» **YOUR GOAL**
Retype, word for word, only the lines from the one with "common name: gemsbok" through the last line of the data below.

START DATA PROVIDED

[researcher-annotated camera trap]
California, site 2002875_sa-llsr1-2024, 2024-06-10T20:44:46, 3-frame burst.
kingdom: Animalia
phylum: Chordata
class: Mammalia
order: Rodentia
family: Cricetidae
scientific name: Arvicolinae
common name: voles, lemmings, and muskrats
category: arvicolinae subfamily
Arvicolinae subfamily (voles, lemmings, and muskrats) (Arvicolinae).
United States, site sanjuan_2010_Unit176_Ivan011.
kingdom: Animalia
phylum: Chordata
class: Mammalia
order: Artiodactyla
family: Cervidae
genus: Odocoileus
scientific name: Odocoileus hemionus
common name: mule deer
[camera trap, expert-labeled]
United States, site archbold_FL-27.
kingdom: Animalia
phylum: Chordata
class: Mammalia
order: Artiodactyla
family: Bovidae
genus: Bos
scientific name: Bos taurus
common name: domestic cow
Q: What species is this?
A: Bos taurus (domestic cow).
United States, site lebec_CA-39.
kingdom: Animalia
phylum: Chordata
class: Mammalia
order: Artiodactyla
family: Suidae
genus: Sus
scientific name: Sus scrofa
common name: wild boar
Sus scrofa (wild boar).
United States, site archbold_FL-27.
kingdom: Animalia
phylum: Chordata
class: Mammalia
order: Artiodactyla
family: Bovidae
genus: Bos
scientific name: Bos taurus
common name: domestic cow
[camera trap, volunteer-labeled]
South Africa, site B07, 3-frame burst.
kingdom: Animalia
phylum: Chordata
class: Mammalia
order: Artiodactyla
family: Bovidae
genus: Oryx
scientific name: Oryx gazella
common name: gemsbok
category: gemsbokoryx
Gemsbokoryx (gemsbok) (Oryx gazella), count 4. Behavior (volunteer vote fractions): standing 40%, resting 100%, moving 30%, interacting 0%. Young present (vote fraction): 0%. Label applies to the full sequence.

END DATA PROVIDED

» **EXERCISE ANSWER**
common name: gemsbok
category: gemsbokoryx
Gemsbokoryx (gemsbok) (Oryx gazella), count 4. Behavior (volunteer vote fractions): standing 40%, resting 100%, moving 30%, interacting 0%. Young present (vote fraction): 0%. Label applies to the full sequence.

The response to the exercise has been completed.